PAGE EXCERPT:
-*-*-

In a broad sense, self-directed learning describes a process in which individuals, with or without the assistance of others, take the initiative to identify their learning needs, formulate learning objectives, determine human and material learning resources, choose and implement appropriate learning strategies, and assess learning outcomes [32]. Self-directed learning means that students take initiative and responsibility for their learning, providing learners with the freedom and autonomy to choose what, why, how, and where to learn [33]. Individuals engaged in self-directed learning have a greater ability to adapt to changing social and contextual conditions [32], feel more empowered to take action, and are more likely to achieve self-realization.
The field of self-regulation is developed by applying time management, self-control, and help-seeking strategies. For an individual to choose appropriate strategies, they reflect on specific subject matter knowledge and elements of the educational process, such as how they were learning [9]. To ensure quality feedback explaining students’ experience in the self-regulation domain, it is crucial to pose very specific questions related to the learning of specific content. In this way, learners can precisely reflect on their activity process and outcomes [9]. Furthermore, in such cases, learners can evaluate their specific progress in that area [34].
In summary, independent learning refers to a directed learning process for elementary school students, where teachers act as assistants or consultants, and students themselves are responsible for searching for solutions and activities agreed upon in advance, such as tasks. Teachers become partners and mentors, providing support and opportunities for students to thoroughly explore specific elements of the subject matter. Independent learning encourages students to find answers to problematic questions that need to be solved, questions that need to be answered, and subjects that need to be analyzed and improved.

3. Materials and Methods

Empirical Research Strategy, the Context of the School, and the Students and Teachers Involved in the Study

Context of the School. The study was conducted in a private school in one of the major cities in Lithuania. This school implements the national primary education program and, at the same time, works according to a specialized engineering program, where engineering education, STEAM, and targeted application of information technologies are integrated. Therefore, part of the educational process is organized based on integrated education content, combining the content of several subjects. Emphasis is placed on competency-based education. Classes have up to 18 students, which is optimal for quality learning, with greater attention given to individual learning needs, differentiation, and individualization based on students’ abilities and needs.

-*-*-

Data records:
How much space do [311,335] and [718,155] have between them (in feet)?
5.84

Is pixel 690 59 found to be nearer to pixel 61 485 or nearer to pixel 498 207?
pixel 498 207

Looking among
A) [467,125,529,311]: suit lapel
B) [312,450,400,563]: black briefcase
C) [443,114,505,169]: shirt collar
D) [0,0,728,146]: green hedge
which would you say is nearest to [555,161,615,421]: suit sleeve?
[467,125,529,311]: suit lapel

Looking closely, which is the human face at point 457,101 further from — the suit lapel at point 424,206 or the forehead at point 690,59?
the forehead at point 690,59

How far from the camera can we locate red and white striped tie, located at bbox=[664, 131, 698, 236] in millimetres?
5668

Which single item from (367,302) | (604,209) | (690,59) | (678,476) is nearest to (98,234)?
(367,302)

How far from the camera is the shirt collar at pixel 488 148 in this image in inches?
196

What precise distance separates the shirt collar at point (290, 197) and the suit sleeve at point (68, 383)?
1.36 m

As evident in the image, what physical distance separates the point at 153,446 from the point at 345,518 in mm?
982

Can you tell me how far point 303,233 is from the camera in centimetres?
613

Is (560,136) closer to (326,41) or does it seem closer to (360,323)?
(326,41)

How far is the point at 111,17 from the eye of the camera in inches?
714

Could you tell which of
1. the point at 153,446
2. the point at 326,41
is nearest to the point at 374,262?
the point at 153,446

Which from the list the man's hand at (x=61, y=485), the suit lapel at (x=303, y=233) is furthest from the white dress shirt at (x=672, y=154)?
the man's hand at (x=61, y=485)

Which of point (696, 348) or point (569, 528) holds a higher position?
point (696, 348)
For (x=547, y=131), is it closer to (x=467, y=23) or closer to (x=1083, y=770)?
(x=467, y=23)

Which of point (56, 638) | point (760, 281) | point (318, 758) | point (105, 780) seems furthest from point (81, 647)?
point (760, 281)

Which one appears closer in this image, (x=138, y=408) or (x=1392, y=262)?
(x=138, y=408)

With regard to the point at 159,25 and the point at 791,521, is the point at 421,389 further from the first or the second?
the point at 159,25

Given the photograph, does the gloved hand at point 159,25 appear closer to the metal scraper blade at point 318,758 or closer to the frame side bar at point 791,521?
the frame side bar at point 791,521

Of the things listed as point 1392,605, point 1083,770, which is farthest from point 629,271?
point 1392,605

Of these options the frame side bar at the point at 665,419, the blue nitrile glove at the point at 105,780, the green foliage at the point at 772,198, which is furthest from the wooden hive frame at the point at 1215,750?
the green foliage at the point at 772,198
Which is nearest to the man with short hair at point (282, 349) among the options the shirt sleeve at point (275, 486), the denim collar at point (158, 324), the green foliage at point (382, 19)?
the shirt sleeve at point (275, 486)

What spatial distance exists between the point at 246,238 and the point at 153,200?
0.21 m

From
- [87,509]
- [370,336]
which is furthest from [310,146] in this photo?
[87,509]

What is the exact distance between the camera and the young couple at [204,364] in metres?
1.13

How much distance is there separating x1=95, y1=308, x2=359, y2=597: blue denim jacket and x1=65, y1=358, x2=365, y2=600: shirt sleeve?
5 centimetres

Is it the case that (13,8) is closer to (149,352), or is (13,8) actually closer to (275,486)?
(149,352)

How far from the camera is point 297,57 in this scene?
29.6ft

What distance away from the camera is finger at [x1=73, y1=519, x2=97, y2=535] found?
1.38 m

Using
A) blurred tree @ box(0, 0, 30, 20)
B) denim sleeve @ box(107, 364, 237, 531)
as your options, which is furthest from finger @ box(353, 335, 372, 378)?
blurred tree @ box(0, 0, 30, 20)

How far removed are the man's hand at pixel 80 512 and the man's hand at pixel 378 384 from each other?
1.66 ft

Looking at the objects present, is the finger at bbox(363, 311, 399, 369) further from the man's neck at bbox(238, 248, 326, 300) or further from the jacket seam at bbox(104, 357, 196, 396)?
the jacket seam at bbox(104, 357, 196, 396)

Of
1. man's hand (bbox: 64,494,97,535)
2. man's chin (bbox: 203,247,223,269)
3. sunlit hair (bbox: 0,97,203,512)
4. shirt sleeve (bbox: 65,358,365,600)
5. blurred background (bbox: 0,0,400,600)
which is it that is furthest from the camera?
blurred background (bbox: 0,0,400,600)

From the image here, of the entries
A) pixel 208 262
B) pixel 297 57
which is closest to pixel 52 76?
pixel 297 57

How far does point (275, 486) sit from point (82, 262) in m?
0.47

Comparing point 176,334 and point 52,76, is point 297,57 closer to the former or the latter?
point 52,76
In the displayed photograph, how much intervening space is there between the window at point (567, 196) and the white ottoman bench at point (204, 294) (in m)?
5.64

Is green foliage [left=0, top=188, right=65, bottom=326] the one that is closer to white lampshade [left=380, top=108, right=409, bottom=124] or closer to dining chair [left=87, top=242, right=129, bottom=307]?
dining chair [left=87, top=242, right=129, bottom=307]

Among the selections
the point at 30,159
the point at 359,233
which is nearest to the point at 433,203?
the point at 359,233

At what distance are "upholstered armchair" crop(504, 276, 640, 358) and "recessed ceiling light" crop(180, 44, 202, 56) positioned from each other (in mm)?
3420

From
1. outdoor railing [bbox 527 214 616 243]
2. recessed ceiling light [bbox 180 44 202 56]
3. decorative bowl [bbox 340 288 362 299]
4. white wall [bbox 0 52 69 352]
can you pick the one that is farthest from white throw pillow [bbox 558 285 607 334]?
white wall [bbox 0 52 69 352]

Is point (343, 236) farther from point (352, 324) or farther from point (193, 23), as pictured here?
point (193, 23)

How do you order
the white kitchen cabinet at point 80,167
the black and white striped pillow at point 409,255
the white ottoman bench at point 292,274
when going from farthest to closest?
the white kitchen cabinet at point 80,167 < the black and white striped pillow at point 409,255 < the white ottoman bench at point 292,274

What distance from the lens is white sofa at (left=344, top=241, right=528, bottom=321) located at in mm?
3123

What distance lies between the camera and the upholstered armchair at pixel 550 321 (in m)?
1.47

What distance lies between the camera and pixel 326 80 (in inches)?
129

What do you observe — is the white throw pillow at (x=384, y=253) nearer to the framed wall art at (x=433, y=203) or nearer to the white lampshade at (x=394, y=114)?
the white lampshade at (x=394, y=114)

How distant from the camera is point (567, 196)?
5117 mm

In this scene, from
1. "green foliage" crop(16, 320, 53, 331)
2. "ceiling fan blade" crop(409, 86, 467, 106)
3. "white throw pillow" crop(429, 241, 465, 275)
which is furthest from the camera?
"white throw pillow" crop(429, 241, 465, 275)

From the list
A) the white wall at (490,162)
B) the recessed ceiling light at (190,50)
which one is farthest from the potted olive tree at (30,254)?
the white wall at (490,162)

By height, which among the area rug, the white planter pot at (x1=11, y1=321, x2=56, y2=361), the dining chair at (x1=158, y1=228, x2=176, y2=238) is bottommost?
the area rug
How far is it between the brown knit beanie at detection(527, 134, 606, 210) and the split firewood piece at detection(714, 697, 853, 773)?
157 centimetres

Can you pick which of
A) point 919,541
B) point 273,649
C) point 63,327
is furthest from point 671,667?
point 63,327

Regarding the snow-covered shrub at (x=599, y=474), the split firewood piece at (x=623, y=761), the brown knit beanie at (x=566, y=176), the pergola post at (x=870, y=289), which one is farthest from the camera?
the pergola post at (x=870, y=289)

-*-*-

SET EXERCISE: Can you rewrite the part of the page excerpt that opens with "In summary, independent" and closes with "analyzed and improved.", swapping "partners" for "collaborators"?

THE RESPONSE:
In summary, independent learning refers to a directed learning process for elementary school students, where teachers act as assistants or consultants, and students themselves are responsible for searching for solutions and activities agreed upon in advance, such as tasks. Teachers become collaborators and mentors, providing support and opportunities for students to thoroughly explore specific elements of the subject matter. Independent learning encourages students to find answers to problematic questions that need to be solved, questions that need to be answered, and subjects that need to be analyzed and improved.